SUPPLIED MATERIAL:
┄┄┄┄┄┄┄┄┄┄

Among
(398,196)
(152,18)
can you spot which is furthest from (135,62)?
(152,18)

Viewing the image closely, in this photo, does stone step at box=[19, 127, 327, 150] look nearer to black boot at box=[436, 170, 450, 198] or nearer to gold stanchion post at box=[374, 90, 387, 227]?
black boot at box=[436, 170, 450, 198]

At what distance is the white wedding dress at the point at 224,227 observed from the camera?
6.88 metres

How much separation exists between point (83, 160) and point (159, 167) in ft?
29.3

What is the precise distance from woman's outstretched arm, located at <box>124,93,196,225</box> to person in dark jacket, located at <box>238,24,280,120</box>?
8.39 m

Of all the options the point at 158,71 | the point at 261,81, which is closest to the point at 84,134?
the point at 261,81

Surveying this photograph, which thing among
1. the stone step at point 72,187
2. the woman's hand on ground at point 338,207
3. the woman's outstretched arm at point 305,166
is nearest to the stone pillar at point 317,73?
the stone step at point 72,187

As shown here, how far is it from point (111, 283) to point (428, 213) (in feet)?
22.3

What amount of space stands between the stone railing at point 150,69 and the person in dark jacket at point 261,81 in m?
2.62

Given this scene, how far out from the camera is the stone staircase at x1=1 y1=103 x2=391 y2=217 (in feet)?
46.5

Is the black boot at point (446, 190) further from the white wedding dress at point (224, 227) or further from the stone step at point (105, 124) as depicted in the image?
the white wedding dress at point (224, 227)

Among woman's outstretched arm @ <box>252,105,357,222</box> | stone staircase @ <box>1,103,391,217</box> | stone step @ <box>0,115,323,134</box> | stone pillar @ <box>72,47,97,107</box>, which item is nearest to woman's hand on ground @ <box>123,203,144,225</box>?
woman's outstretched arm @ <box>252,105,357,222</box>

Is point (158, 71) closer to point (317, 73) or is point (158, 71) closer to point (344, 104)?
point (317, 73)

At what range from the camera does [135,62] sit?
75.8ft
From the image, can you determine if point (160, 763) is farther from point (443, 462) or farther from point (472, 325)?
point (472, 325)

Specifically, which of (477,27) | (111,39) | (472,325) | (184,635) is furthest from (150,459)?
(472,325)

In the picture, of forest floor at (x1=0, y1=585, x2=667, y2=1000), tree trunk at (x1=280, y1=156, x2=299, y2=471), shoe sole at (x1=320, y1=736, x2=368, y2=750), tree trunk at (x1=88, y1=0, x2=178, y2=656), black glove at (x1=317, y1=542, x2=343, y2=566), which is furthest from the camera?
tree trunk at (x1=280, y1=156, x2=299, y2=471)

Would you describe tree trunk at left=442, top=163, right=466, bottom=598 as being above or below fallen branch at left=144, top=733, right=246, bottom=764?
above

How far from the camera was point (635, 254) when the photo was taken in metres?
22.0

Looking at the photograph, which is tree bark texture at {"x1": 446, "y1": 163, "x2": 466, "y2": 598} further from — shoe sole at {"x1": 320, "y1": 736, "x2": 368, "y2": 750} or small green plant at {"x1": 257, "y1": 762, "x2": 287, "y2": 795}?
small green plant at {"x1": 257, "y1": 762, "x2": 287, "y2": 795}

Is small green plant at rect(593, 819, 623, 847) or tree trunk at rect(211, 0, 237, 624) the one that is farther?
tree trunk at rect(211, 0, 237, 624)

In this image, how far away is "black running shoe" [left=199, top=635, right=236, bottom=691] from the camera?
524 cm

┄┄┄┄┄┄┄┄┄┄

DESCRIPTION OF THE TASK: Rewrite every row above, changing "forest floor" to "leaf litter" and leaving everything else as it is.

ANSWER FOR THIS EXERCISE:
Among
(398,196)
(152,18)
can you spot which is furthest from (135,62)?
(152,18)

Viewing the image closely, in this photo, does stone step at box=[19, 127, 327, 150] look nearer to black boot at box=[436, 170, 450, 198] or nearer to gold stanchion post at box=[374, 90, 387, 227]?
black boot at box=[436, 170, 450, 198]

At what distance is the white wedding dress at the point at 224,227 observed from the camera?
6.88 metres

How much separation exists between point (83, 160) and point (159, 167) in ft?
29.3

What is the precise distance from woman's outstretched arm, located at <box>124,93,196,225</box> to person in dark jacket, located at <box>238,24,280,120</box>?
8.39 m

Of all the options the point at 158,71 | the point at 261,81, which is closest to the point at 84,134?
the point at 261,81

Surveying this photograph, which thing among
1. the stone step at point 72,187
2. the woman's hand on ground at point 338,207
3. the woman's outstretched arm at point 305,166
is nearest to the stone pillar at point 317,73?
the stone step at point 72,187

As shown here, how far is it from point (111, 283) to point (428, 213) (in feet)?
22.3

What amount of space stands between the stone railing at point 150,69 and the person in dark jacket at point 261,81 in m?
2.62

Given this scene, how far out from the camera is the stone staircase at x1=1 y1=103 x2=391 y2=217 (in feet)?
46.5

Is the black boot at point (446, 190) further from the white wedding dress at point (224, 227) or further from the stone step at point (105, 124) as depicted in the image?
the white wedding dress at point (224, 227)

Among woman's outstretched arm @ <box>252,105,357,222</box> | stone staircase @ <box>1,103,391,217</box> | stone step @ <box>0,115,323,134</box> | stone pillar @ <box>72,47,97,107</box>, which item is nearest to woman's hand on ground @ <box>123,203,144,225</box>?
woman's outstretched arm @ <box>252,105,357,222</box>

Is point (158, 71) closer to point (317, 73) or is point (158, 71) closer to point (344, 104)?
point (317, 73)

At what range from the camera does [135,62] sit?
75.8ft
From the image, can you determine if point (160, 763) is farther from point (443, 462) or farther from point (472, 325)?
point (472, 325)

Specifically, which of (477,27) | (111,39) | (472,325) | (184,635) is furthest from (150,459)?
(472,325)

In the picture, of leaf litter at (x1=0, y1=585, x2=667, y2=1000), tree trunk at (x1=280, y1=156, x2=299, y2=471), shoe sole at (x1=320, y1=736, x2=368, y2=750), tree trunk at (x1=88, y1=0, x2=178, y2=656), black glove at (x1=317, y1=542, x2=343, y2=566), which is furthest from the camera?
tree trunk at (x1=280, y1=156, x2=299, y2=471)

Would you describe tree trunk at left=442, top=163, right=466, bottom=598 as being above or below fallen branch at left=144, top=733, right=246, bottom=764?
above

How far from the camera was point (635, 254) when the photo was taken in metres?
22.0

Looking at the photograph, which is tree bark texture at {"x1": 446, "y1": 163, "x2": 466, "y2": 598} further from — shoe sole at {"x1": 320, "y1": 736, "x2": 368, "y2": 750} or small green plant at {"x1": 257, "y1": 762, "x2": 287, "y2": 795}?
small green plant at {"x1": 257, "y1": 762, "x2": 287, "y2": 795}

Is small green plant at rect(593, 819, 623, 847) or tree trunk at rect(211, 0, 237, 624) the one that is farther?
tree trunk at rect(211, 0, 237, 624)

In this image, how far away is "black running shoe" [left=199, top=635, right=236, bottom=691] from the camera?
524 cm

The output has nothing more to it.